### GOALS:
a) In the forum thread about cooking a chuck roast on the egg, what went into the broiler pot with the roast?
b) Using the chuck roast thread, explain why the lid was taken off the pot during cooking.
c) Continue the forum thread about cooking a chuck roast on the egg from the point where it stops.

### DOCUMENT SEGMENT:
# Roast on the egg



## GROUPERKING (Sep 28, 2011)

I decided to try my hand at making a chuck roast on the egg. I've added potatoes, onions, carrots, salt and pepper. ...and my wife's homemade gravy to the mix. I browned the roast on the stove before I added it to the broiler pot. We'll see how it goes.


----------



## 192 (Oct 1, 2007)

Good idea...made beef stew on the egg a few times, never a roast.


----------



## dustyflair (Nov 11, 2011)

What time is supper?


----------



## GROUPERKING (Sep 28, 2011)

Got the lid off to do a little browning. Smells awesome !


----------



## GROUPERKING (Sep 28, 2011)

DONE ! I tried a small spoon of the gravy......oh man ! Now I'm sitting here impatiently waiting for the rice to get ready.


----------



## halo1 (Oct 4, 2007)

Omg I just want to jump in that pot and go swimming! Outstanding!


----------



## GROUPERKING (Sep 28, 2011)

### INFORMATION GIVEN:
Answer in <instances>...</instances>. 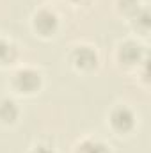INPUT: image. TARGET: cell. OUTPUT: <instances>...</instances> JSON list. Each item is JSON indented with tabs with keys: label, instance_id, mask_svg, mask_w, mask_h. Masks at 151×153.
I'll list each match as a JSON object with an SVG mask.
<instances>
[{
	"label": "cell",
	"instance_id": "cell-3",
	"mask_svg": "<svg viewBox=\"0 0 151 153\" xmlns=\"http://www.w3.org/2000/svg\"><path fill=\"white\" fill-rule=\"evenodd\" d=\"M34 27H36L38 32L44 34V36L52 34L57 29V14L52 13V11H48V9L39 11L38 14L34 16Z\"/></svg>",
	"mask_w": 151,
	"mask_h": 153
},
{
	"label": "cell",
	"instance_id": "cell-11",
	"mask_svg": "<svg viewBox=\"0 0 151 153\" xmlns=\"http://www.w3.org/2000/svg\"><path fill=\"white\" fill-rule=\"evenodd\" d=\"M30 153H53V150L48 148V146H36Z\"/></svg>",
	"mask_w": 151,
	"mask_h": 153
},
{
	"label": "cell",
	"instance_id": "cell-7",
	"mask_svg": "<svg viewBox=\"0 0 151 153\" xmlns=\"http://www.w3.org/2000/svg\"><path fill=\"white\" fill-rule=\"evenodd\" d=\"M78 153H107V150L98 141H84L78 146Z\"/></svg>",
	"mask_w": 151,
	"mask_h": 153
},
{
	"label": "cell",
	"instance_id": "cell-8",
	"mask_svg": "<svg viewBox=\"0 0 151 153\" xmlns=\"http://www.w3.org/2000/svg\"><path fill=\"white\" fill-rule=\"evenodd\" d=\"M14 53H16L14 46L9 41H5L4 38H0V62H5L7 59H13Z\"/></svg>",
	"mask_w": 151,
	"mask_h": 153
},
{
	"label": "cell",
	"instance_id": "cell-10",
	"mask_svg": "<svg viewBox=\"0 0 151 153\" xmlns=\"http://www.w3.org/2000/svg\"><path fill=\"white\" fill-rule=\"evenodd\" d=\"M121 11H124L126 14H135L139 13V0H119Z\"/></svg>",
	"mask_w": 151,
	"mask_h": 153
},
{
	"label": "cell",
	"instance_id": "cell-4",
	"mask_svg": "<svg viewBox=\"0 0 151 153\" xmlns=\"http://www.w3.org/2000/svg\"><path fill=\"white\" fill-rule=\"evenodd\" d=\"M96 61H98V55H96V52L91 46H78L73 52V62L82 70L93 68L96 64Z\"/></svg>",
	"mask_w": 151,
	"mask_h": 153
},
{
	"label": "cell",
	"instance_id": "cell-12",
	"mask_svg": "<svg viewBox=\"0 0 151 153\" xmlns=\"http://www.w3.org/2000/svg\"><path fill=\"white\" fill-rule=\"evenodd\" d=\"M76 2H82V0H76Z\"/></svg>",
	"mask_w": 151,
	"mask_h": 153
},
{
	"label": "cell",
	"instance_id": "cell-5",
	"mask_svg": "<svg viewBox=\"0 0 151 153\" xmlns=\"http://www.w3.org/2000/svg\"><path fill=\"white\" fill-rule=\"evenodd\" d=\"M119 59L124 64H135V62H139L142 59V46L137 45L135 41H126L124 45H121Z\"/></svg>",
	"mask_w": 151,
	"mask_h": 153
},
{
	"label": "cell",
	"instance_id": "cell-1",
	"mask_svg": "<svg viewBox=\"0 0 151 153\" xmlns=\"http://www.w3.org/2000/svg\"><path fill=\"white\" fill-rule=\"evenodd\" d=\"M14 85L23 93H34L41 85V75L36 70H30V68L20 70L14 75Z\"/></svg>",
	"mask_w": 151,
	"mask_h": 153
},
{
	"label": "cell",
	"instance_id": "cell-2",
	"mask_svg": "<svg viewBox=\"0 0 151 153\" xmlns=\"http://www.w3.org/2000/svg\"><path fill=\"white\" fill-rule=\"evenodd\" d=\"M110 123H112V126L117 132H128V130H132V126L135 123V117H133L130 109L117 107V109H114L112 114H110Z\"/></svg>",
	"mask_w": 151,
	"mask_h": 153
},
{
	"label": "cell",
	"instance_id": "cell-9",
	"mask_svg": "<svg viewBox=\"0 0 151 153\" xmlns=\"http://www.w3.org/2000/svg\"><path fill=\"white\" fill-rule=\"evenodd\" d=\"M135 20H137L135 22V29L141 30L142 34H146L148 32V27H150V14H148V11H139Z\"/></svg>",
	"mask_w": 151,
	"mask_h": 153
},
{
	"label": "cell",
	"instance_id": "cell-6",
	"mask_svg": "<svg viewBox=\"0 0 151 153\" xmlns=\"http://www.w3.org/2000/svg\"><path fill=\"white\" fill-rule=\"evenodd\" d=\"M18 117V107L13 100H2L0 102V119L5 123H13Z\"/></svg>",
	"mask_w": 151,
	"mask_h": 153
}]
</instances>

### TASK RESULTS:
a) Potatoes, onions, carrots, salt and pepper, and the poster's wife's homemade gravy.

b) The lid came off so the roast could brown a little.

c)
Definitely going to do this again. Possibly the best roast that I have ever eaten. I cooked it for 2 hours with the lid on the pot. The first hour was at 400° ,the second hour was at 360°. Then I cooked it for 10 -15 minutes with the pot lid off to brown it some, at 360°. My wife normally cooks our roast at 350° for 3 hours or so in the oven. So the egg was quicker as well as better.


----------



## MrFish (Aug 21, 2009)

Looks awesome! For once, I'll applaud your well done beef!


----------



## Paymaster (Jan 9, 2012)

That is a thing of beauty!!!!!!!!!!!!:thumbup:


----------



## capt.joe (Feb 2, 2011)

Beautiful! Now how about that gravy recipe?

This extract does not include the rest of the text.